# Front axle stand position - Fiat X250



## deefordog (Dec 31, 2013)

I first posted this question on the Fiat forum a few days ago but after 58 views still no replies. So.......

_*"Need to lift the front of our 5000kg 3.0lt X250 motorhome to do some work on the front suspension.*_

_* The jacking points are very obvious but it's not so clear as to where I should put one or more axle stands. Don't want to risk damaging anything when positioning the axle stand/s, so looking to you guys for advice as to best (only?) location."*_

Yes, I know, should have asked here first but thought that white van owners might have some idea - sorry :crying:.


----------



## gaspode (May 9, 2005)

deefordog said:


> I first posted this question on the Fiat forum a few days ago but after 58 views still no replies. So.......


I think I can imagine why you've had no replies...........:wink2:

They're just not wanting to encourage someone to "_*do some work on the front suspension"*_ when they don't even know where to place axle stands whilst they do the work. :grin2::grin2::grin2:

Now we have some "insider knowledge" here and we know you're not intending to de-compress and remove springs or do anything dangerous - if you're just fitting rubber assistors that is???

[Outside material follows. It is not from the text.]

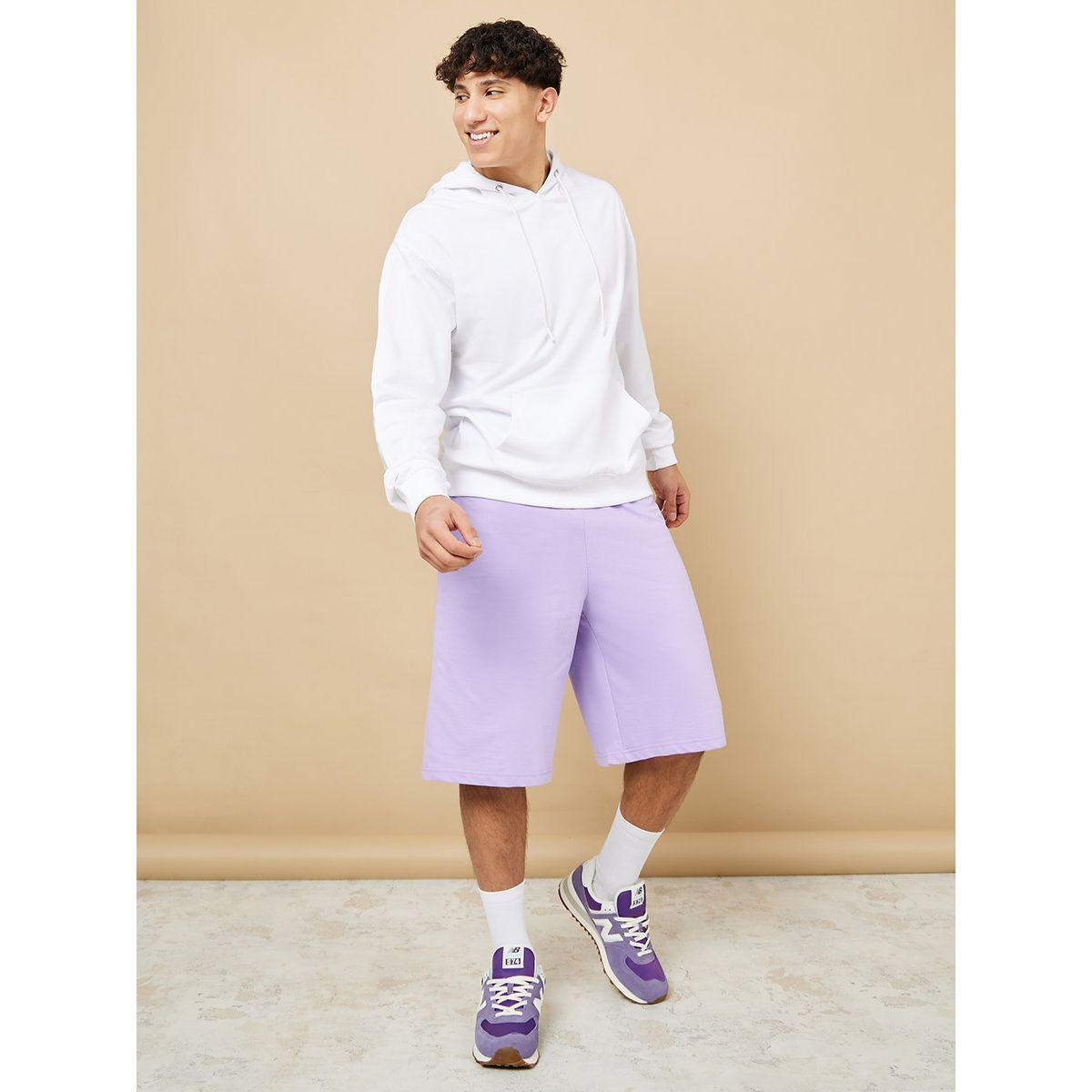 شورت بقصة واسعة ورباط خصر-men-clothing-bottoms-shorts-image-2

So the answer is quite simply to use a strong axle stand underneath each side of the chassis main front to back members, the exact placement isn't critical but if you have an Alko chassis the best place is probably somewhere in the area where the cab chassis joins onto the Alko section.


----------



## deefordog (Dec 31, 2013)

Hmmm, spring assisters? Me? Just need to collect them from Argos 2mrw (no, they don't sell 'em lol) and wait for a dryish day. 

Thanks for the heads up Gaspode - much appreciated.


----------